In this stunning debut, Shawn Vestal transports us to the afterlife, the rugged Northwest, and the early days of Mormonism. From “The First Several Hundred Years Following My Death,” an absurd, profound vision of a hellish heaven, to “Winter Elders,” in which missionaries calmly and relentlessly pursue a man who has left the fold, these nine stories illuminate the articles of faith that make us human.
 
The concluding triptych tackles the legends and legacy of Mormonism head-on, culminating in “Diviner,” a seriocomic portrait of the young Joseph Smith, back when he was not yet the founder of a religion but a man hired to find buried treasure. Godforsaken Idaho is an indelible collection by the writer you need to read next.

Details

  • Title Godforsaken Idaho
  • Author Shawn Vestal
  • Binding Paperback
  • Edition SIGNED
  • Pages 224
  • Volumes 1
  • Language ENG
  • Publisher New Harvest, U.S.A.
  • Date 2013-04-02
  • ISBN 9780544027763 / 0544027760
  • Weight 0.39 lbs (0.18 kg)
  • Dimensions 7.9 x 5.3 x 0.8 in (20.07 x 13.46 x 2.03 cm)
  • Library of Congress subjects Mormons, FICTION / Short Stories (single author)
  • Library of Congress Catalog Number 2012042644
  • Dewey Decimal Code FIC

Excerpt

The First Several Hundred Years
Following My Death

The food is excellent. The lines are never long. There’s nothing to do with your hands. These are the first things I tell my son. Then we don’t talk again for something like two hundred years.

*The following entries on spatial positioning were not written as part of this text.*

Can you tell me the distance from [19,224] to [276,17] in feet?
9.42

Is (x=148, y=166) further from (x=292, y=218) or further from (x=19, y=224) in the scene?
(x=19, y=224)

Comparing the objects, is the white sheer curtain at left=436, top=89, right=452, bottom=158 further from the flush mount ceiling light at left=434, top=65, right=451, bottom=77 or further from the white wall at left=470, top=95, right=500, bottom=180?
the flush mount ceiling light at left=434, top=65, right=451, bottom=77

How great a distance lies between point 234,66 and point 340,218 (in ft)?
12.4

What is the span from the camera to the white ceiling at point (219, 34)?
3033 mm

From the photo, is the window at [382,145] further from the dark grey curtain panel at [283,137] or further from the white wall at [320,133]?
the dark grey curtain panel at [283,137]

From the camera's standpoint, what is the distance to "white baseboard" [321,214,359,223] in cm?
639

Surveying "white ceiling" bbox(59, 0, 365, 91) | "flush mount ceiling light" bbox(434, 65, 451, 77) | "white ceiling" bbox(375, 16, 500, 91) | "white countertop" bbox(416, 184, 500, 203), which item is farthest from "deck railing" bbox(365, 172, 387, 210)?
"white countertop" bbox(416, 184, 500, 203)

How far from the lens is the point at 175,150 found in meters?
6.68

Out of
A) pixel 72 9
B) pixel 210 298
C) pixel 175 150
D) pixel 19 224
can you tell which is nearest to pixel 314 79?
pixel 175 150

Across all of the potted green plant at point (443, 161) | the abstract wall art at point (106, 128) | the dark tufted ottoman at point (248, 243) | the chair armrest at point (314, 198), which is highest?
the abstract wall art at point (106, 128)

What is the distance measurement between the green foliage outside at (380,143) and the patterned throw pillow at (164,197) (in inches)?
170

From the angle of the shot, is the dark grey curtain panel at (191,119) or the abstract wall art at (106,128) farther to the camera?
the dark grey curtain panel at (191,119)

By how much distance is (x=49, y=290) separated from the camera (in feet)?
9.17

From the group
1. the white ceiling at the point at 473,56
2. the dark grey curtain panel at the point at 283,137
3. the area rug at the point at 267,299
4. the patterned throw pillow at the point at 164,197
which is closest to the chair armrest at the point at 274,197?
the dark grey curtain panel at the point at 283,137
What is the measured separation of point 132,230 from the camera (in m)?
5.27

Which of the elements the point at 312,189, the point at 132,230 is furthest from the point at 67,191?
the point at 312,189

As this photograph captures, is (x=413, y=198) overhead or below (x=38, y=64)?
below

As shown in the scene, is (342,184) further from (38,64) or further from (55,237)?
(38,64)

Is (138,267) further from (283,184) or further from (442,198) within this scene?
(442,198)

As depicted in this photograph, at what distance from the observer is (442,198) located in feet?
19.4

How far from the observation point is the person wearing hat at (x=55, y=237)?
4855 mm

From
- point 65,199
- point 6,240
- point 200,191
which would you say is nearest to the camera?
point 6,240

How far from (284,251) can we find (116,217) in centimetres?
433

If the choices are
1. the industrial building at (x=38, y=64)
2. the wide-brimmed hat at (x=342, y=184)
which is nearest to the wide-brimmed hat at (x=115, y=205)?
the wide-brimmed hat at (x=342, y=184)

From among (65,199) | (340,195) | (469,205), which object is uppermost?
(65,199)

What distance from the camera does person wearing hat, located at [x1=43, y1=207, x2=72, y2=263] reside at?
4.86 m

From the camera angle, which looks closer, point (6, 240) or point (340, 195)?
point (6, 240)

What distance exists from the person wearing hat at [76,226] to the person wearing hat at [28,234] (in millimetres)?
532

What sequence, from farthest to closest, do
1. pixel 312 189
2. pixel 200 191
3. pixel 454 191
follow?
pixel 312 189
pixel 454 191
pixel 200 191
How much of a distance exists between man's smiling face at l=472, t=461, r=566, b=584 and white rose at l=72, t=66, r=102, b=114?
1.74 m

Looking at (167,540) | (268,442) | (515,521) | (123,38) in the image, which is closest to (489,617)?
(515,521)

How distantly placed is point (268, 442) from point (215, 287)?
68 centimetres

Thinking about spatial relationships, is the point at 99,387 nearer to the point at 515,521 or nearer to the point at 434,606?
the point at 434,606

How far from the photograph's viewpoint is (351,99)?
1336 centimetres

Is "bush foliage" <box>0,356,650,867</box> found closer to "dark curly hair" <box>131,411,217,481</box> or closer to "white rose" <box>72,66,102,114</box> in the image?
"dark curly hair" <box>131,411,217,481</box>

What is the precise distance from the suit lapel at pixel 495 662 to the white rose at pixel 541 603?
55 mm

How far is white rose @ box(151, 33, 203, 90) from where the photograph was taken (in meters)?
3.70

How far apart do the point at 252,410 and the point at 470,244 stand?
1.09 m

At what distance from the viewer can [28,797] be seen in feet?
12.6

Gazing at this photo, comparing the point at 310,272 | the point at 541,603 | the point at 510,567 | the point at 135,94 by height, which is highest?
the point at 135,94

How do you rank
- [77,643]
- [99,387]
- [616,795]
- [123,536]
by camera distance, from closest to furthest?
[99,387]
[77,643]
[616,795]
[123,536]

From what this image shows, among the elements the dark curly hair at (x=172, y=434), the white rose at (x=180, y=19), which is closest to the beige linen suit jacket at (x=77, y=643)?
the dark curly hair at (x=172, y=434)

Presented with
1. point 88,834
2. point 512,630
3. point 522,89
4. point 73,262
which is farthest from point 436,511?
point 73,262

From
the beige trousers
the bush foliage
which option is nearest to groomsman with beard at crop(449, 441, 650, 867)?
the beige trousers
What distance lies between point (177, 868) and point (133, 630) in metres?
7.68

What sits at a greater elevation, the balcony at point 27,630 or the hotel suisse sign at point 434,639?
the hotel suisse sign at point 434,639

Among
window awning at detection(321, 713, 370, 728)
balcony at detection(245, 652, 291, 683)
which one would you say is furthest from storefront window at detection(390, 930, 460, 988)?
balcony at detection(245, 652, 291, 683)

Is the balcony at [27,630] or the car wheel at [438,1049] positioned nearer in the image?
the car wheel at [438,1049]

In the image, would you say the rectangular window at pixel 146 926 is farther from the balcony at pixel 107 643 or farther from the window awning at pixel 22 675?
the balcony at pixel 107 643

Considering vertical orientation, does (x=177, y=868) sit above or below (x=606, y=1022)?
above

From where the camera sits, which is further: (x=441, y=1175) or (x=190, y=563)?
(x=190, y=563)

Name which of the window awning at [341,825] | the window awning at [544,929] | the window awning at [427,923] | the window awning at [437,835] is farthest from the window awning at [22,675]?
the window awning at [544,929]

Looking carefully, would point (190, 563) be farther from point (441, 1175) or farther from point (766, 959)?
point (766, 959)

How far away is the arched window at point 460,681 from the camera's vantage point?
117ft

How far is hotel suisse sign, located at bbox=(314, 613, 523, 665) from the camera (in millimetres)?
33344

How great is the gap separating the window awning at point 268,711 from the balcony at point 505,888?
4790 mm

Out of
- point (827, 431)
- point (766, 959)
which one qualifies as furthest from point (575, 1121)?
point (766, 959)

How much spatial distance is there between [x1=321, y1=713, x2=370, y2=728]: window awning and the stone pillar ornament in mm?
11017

The food is excellent, but nobody knows where it comes from. Your mother’s Sunday dinner. A corn dog from the county fair. You eat from your own life only. You order from memory, as best you can. Your birthday cake, your wedding cake, your graduation barbecue. You give the cafeteria workers some coordinate, some connection, and out comes the tray. Your grandmother’s pot roast. The double cheeseburger from the Lincoln Inn.
   If you try to take a bite of someone else’s food, it vanishes as your teeth descend.
   In the cafeteria the workers call out the year at regular intervals. For a while, every time you go to eat you hear them shouting: “Twenty-five thirty-four! Twenty-five thirty-four!”
   Until, before you know it: “Twenty-five thirty-five! Twenty-five thirty-five!”
   Right now, as I tell this, it’s 2613. There’s a long way to go.

Your age at death becomes your age forever. Your body at death is your body forever — from scars to missing limbs to brain damage. In the cafeteria, people sit with others of their age and era — tables full of bald old men from my century, children from flu epidemics in the 1800s, young soldiers from every time. When you see mixed ages, it’s a family, and it usually means someone new has arrived and they’ve gathered in welcome.
   I woke up here at forty-seven, a familiar arthritic throb in my hip. I couldn’t think what came before. I beat almost everyone: my mother, my two brothers, my son, my daughter, my ex-wife, possible grandchildren, and Janet, the woman who lived in the apartment down the hall. Not counting my father, I went first out of all the people who mattered in my life. I never went to a single funeral that made me cry.
   After my ex-wife, Brynne, arrived and spent fifty years or so here, we talked about that. How I left so much grieving behind. She told me it was just one more example of me getting away with something. She was still angry, after all that time.
   “You never wanted to do the things everybody had to do,” she said. “You’re like a child.”
   “No one’s life is all one way,” I said.
   “Or an impulsive monkey.”
   In my whole life I never felt anything but thwarted and blocked. Nobody ever understands you, not even here.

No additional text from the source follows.